La Thailandia ha iniziato l'attuazione di
strategie interessanti per adattarsi ai cambiamenti climatici, per mitigare
alcuni degli effetti che si sono già sentiti in tutti i settori, e per
proteggere terreni i terrenu agricoli, le coste e le città.
Le lezioni apprese saranno utili per la Thailandia
in quanto, affrontando le future sfide climatiche, potrà diventare un esempio
per altri paesi del Sudest asiatico, con situazioni simili.
A livello globale, l'agricoltura svolge un ruolo
ambientale interessante: è sia una vittima che un collaboratore dei cambiamenti
climatici. Allo stesso tempo, l'agricoltura è costretta ad adattarsi alle sfide
che coinvolgono le nuove condizioni del terreno, le condizioni meteorologiche
più irregolari, e i mutevoli scenari di disponibilità di acqua, non c'è
pressione per trovare il modo di mitigare vasta contributo dell'agricoltura al
riscaldamento serra.
La Thailandia è la patria di 65 milioni di
persone, la maggioranza dei quali vivono in aree rurali, agricole. Il paese è
il più grande esportatore mondiale di riso, ed è spesso chiamato "la
ciotola di riso dell'Asia."
Il riso aumenta la fertilità del suolo,
contribuisce al fiorire agli ecosistemi, e ha un significato culturale. Il
verbo "mangiare" in thai letteralmente si traduce come "mangiare
il riso" ed è raro che un pasto non includa questo cibo. Un saluto comune
è " gin kow reu yung", che si traduce come "hai già mangiato il
riso", durante tutto l'anno, ci sono decine di cerimonie con diverse
varietà di riso, tra cui il riso nero, giallo, rosso, bianco e appiccicoso.

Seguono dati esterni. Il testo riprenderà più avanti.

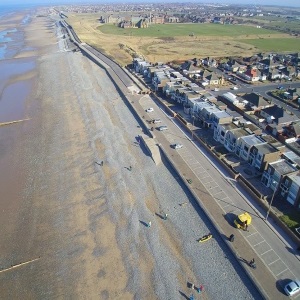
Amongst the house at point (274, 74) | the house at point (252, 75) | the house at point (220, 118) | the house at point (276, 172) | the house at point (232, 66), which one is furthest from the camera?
the house at point (232, 66)

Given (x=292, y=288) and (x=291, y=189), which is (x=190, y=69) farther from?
(x=292, y=288)

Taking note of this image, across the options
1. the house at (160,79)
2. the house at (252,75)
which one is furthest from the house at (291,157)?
the house at (252,75)

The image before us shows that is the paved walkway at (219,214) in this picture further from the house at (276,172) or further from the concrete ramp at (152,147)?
the house at (276,172)

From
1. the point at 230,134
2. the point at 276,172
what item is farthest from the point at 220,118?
the point at 276,172

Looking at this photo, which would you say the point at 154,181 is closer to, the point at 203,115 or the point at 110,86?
the point at 203,115

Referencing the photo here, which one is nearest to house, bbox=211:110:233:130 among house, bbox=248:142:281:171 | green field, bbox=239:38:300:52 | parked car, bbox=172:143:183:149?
parked car, bbox=172:143:183:149

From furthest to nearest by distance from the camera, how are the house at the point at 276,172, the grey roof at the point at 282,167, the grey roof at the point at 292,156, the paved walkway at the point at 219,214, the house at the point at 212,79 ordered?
the house at the point at 212,79, the grey roof at the point at 292,156, the grey roof at the point at 282,167, the house at the point at 276,172, the paved walkway at the point at 219,214

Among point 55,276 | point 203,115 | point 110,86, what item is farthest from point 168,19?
point 55,276
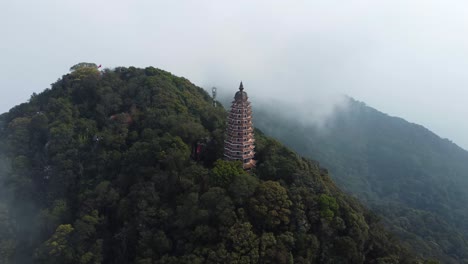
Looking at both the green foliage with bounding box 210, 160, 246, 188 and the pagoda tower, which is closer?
the green foliage with bounding box 210, 160, 246, 188

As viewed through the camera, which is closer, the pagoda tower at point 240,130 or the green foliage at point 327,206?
the green foliage at point 327,206

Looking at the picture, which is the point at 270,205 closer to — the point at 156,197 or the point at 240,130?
the point at 240,130

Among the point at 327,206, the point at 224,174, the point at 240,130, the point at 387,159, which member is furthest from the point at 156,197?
the point at 387,159

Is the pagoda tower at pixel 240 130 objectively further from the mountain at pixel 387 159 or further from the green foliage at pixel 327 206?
the mountain at pixel 387 159

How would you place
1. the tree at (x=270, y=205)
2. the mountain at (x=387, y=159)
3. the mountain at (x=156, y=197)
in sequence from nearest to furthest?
the tree at (x=270, y=205) → the mountain at (x=156, y=197) → the mountain at (x=387, y=159)

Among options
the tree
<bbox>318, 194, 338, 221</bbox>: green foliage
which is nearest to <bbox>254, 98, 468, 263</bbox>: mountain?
<bbox>318, 194, 338, 221</bbox>: green foliage

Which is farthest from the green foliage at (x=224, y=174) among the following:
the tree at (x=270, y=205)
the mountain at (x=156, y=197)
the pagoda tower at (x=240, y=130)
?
the pagoda tower at (x=240, y=130)

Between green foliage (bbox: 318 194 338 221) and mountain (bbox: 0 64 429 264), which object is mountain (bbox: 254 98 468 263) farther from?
mountain (bbox: 0 64 429 264)

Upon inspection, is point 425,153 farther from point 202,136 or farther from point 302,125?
point 202,136
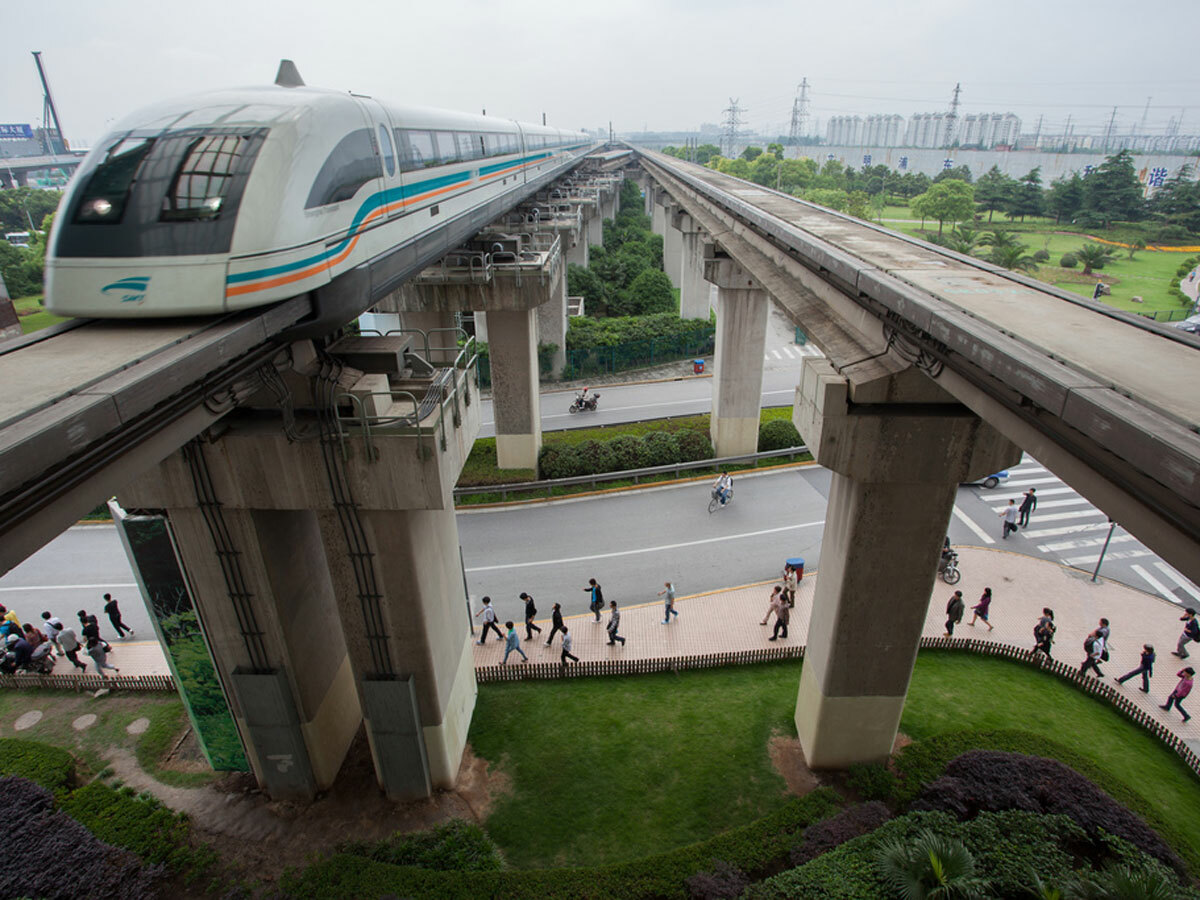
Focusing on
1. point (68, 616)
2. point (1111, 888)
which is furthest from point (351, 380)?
point (68, 616)

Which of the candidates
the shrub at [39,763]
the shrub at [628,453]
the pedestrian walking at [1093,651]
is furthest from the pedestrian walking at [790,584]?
the shrub at [39,763]

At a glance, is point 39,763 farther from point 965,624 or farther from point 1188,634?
point 1188,634

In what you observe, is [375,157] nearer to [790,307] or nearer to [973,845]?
[790,307]

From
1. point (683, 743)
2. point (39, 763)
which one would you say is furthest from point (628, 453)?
point (39, 763)

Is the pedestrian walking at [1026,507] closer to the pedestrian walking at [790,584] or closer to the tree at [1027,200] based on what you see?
the pedestrian walking at [790,584]

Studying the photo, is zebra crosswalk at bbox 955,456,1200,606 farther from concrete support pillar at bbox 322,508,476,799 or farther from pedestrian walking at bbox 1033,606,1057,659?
concrete support pillar at bbox 322,508,476,799

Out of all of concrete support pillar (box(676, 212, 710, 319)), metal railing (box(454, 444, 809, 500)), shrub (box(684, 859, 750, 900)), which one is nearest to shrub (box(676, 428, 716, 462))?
metal railing (box(454, 444, 809, 500))
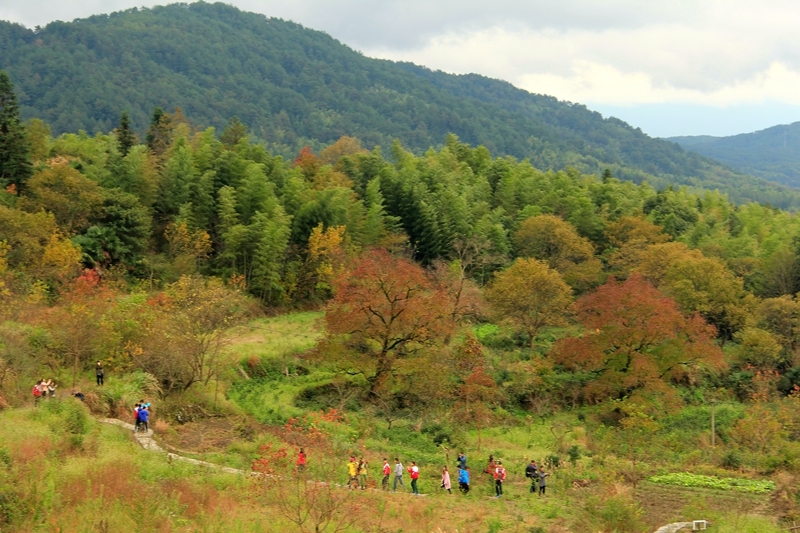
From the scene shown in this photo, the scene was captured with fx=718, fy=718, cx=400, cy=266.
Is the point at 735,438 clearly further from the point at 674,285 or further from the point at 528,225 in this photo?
the point at 528,225

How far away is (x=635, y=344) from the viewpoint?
91.2 feet

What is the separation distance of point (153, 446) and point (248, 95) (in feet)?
496

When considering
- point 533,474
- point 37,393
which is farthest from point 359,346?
point 37,393

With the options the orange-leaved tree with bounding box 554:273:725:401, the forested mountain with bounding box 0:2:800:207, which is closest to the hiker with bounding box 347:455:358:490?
the orange-leaved tree with bounding box 554:273:725:401

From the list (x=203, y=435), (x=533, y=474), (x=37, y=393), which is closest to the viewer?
(x=533, y=474)

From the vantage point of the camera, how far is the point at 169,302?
2409cm

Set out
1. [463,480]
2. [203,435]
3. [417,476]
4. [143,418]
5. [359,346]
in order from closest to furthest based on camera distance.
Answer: [417,476] → [463,480] → [143,418] → [203,435] → [359,346]

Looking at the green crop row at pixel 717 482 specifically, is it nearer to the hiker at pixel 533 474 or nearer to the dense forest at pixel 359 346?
the dense forest at pixel 359 346

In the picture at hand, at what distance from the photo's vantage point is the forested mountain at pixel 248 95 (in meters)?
130

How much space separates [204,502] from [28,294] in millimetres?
16679

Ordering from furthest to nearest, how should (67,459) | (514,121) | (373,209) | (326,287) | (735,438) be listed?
(514,121)
(373,209)
(326,287)
(735,438)
(67,459)

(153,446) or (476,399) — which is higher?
(153,446)

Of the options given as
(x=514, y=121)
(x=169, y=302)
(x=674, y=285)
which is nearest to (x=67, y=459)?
(x=169, y=302)

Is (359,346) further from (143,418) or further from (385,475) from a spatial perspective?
(385,475)
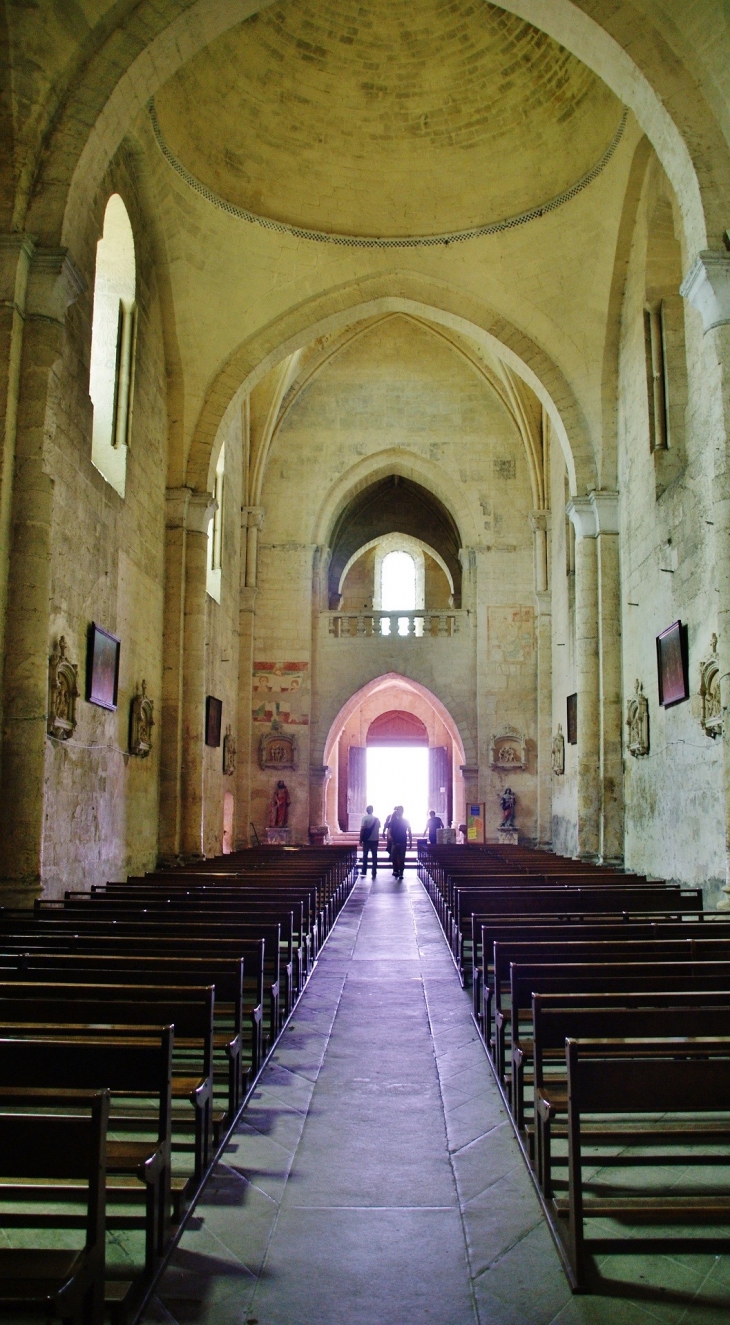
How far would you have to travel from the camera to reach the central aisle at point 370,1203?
3117 millimetres

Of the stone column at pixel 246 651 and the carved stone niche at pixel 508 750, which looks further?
the carved stone niche at pixel 508 750

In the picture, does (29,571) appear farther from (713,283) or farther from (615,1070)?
(615,1070)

Il riso, una coltura essenziale in Thailandia, è
vulnerabile ai cambiamenti climatici, ma anche a impatti ambientali complessi
con soluzioni facili.
Negli ultimi dieci anni, i modelli climatici in
Thailandia hanno oscillato da gravi siccità a inondazioni gravi, lasciando zone
residenziali e agricole disastrate.
Tra il 1990 e il 1993, le precipitazioni erano al
di sotto dei livelli normali, causando carenza d'acqua, nel 1993.